The Fukushima City prosecutor yesterday accepted the complaint and will start a probe to determine whether there was professional negligence in Japan’s worst civil nuclear-plant accident, an official at the office said, who declined to be named in line with policy.
“Our complaint includes professional negligence resulting in bodily injury by radiation exposure and the death of hospital inpatients during transfer from Futaba Hospital” near the Fukushima plant, said Ikuo Yasuda, who runs his own law office and represents the residents. Yasuda confirmed the complaint was accepted yesterday by the Fukushima District Public Prosecutors Office.

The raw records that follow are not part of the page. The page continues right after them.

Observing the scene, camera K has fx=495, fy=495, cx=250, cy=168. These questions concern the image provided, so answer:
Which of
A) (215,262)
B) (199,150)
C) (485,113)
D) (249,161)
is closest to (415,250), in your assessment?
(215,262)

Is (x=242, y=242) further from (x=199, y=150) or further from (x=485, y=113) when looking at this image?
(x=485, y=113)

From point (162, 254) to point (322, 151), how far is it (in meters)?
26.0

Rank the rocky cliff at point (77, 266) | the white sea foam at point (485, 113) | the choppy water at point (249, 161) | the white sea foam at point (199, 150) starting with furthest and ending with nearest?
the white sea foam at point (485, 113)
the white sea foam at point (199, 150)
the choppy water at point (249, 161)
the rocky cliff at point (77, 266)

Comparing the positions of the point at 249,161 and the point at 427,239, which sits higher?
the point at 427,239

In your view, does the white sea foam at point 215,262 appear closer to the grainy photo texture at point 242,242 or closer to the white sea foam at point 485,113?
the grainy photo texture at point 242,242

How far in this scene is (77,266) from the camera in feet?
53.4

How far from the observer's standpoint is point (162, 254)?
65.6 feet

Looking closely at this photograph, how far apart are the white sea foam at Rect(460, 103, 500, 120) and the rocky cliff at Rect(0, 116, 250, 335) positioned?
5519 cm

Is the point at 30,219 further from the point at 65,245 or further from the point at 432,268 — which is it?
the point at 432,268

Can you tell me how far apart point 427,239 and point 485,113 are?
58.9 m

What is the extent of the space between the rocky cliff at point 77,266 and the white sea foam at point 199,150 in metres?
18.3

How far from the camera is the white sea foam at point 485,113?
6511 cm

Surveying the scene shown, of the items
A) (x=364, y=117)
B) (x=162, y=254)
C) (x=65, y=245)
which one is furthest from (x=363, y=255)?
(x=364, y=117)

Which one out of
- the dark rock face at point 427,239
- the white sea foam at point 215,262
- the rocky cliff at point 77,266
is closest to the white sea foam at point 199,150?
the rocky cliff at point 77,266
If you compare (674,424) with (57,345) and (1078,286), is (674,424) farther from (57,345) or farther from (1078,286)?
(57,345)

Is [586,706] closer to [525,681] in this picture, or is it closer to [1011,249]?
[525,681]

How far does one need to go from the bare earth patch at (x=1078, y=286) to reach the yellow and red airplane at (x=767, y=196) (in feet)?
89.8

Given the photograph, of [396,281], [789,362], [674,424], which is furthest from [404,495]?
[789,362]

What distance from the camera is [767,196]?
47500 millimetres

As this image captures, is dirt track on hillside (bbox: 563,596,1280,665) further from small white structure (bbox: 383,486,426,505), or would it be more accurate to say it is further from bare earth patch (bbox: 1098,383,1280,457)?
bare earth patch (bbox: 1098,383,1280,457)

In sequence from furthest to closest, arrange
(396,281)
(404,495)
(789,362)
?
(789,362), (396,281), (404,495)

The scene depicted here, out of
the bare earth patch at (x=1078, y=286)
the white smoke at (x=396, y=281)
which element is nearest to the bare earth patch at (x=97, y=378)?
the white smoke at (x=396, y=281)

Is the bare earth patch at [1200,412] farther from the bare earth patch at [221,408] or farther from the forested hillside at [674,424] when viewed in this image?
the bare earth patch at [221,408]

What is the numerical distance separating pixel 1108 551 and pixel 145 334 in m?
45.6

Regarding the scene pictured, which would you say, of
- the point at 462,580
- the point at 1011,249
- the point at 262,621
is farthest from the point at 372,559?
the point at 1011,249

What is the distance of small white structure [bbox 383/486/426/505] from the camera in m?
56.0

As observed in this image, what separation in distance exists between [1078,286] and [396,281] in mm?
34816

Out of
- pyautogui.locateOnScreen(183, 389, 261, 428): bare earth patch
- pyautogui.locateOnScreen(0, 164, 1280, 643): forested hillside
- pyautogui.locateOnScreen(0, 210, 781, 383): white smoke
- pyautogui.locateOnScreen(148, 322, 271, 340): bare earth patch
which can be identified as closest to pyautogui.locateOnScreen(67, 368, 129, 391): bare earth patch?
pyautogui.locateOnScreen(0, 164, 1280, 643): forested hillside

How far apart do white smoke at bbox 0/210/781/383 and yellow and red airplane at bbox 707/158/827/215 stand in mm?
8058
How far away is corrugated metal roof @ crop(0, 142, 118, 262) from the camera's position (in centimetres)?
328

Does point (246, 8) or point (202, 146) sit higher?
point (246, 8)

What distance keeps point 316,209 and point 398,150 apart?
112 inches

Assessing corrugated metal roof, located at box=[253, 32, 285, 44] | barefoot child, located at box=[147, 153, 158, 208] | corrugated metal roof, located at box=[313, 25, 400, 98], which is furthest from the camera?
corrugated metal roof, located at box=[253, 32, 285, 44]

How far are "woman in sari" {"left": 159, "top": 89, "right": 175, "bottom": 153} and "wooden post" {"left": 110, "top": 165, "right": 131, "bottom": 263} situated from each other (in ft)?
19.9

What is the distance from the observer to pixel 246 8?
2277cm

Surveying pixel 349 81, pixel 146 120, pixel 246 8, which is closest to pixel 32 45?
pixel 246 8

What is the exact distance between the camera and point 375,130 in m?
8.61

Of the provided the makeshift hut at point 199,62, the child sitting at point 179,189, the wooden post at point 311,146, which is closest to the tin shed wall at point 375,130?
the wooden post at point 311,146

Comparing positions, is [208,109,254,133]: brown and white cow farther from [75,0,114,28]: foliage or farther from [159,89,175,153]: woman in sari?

Tokyo Electric said it hadn’t been informed by prosecutors that a complaint against former executives was accepted. “We can’t comment on this because we don’t know the complaint’s content,” Jun Oshima, a Tokyo-based spokesman for the utility, said by phone.
Prosecutors are taking up the case after completion of independent investigation reports. One published in July led by University of Tokyo Professor Kiyoshi Kurokawa, said “man-made” failures led to the nuclear disaster last year. The direct causes of the accident were all foreseeable, the report said, but Tokyo Electric, regulators and the ministry of economy trade and industry overseeing the industry failed to develop basic safety requirements.
The Fukushima Dai-Ichi plant and its six reactors run by the utility known as Tepco was hit by a magnitude 9 earthquake at 2:46 p.m. on March 11, 2011 that knocked out mains power for cooling reactors. The 15-meter tsunami that followed destroyed electrical equipment and flooded basements with seawater that disabled back-up generators.
Hydrogen explosions then blew out reactor buildings and three reactors had meltdowns, releasing radiation and forcing the mass evacuation of 160,000 people from areas of land that will be uninhabitable for decades.
Tepco’s own research showed the plant might be subject to a tsunami of more than 10 meters and its executives knew of that data, the utility said last August, contradicting earlier claims by former President Masataka Shimizu and other officials that such a disaster was unforeseeable.
Another independent investigation of the disaster was led by University of Tokyo engineering professor Yotaro Hatamura and echoed the findings of the Kurokawa report. Besides a failure of disaster management and risk analysis, the utility lacks “sufficient enthusiasm to fully investigate the Fukushima disaster and learn lessons to prevent recurrence even more than one year after the accident,” according to the report released on July 23.
“After accepting the complaint, prosecutors are now required to begin an investigation,” said Yasuda, the lawyer representing the Fukushima residents. “They have to decide whether to seek an indictment and if they decide to drop the case, we will appeal.”
The residential group named Fukushima Nuclear-Plant Plaintiffs filed the complaint on June 11, naming at least 33 individuals, including former Tepco president Shimizu, the head of the Japan Atomic Energy Commission Shunsuke Kondo and Haruki Madarame, the head of the Nuclear Safety Commission, Machiko Furukawa, an official at the group, said by telephone today.
Utility executives neglected to take proper protective measures against a tsunami at the Dai-Ichi plant, according to a copy of the complaint obtained by Bloomberg News.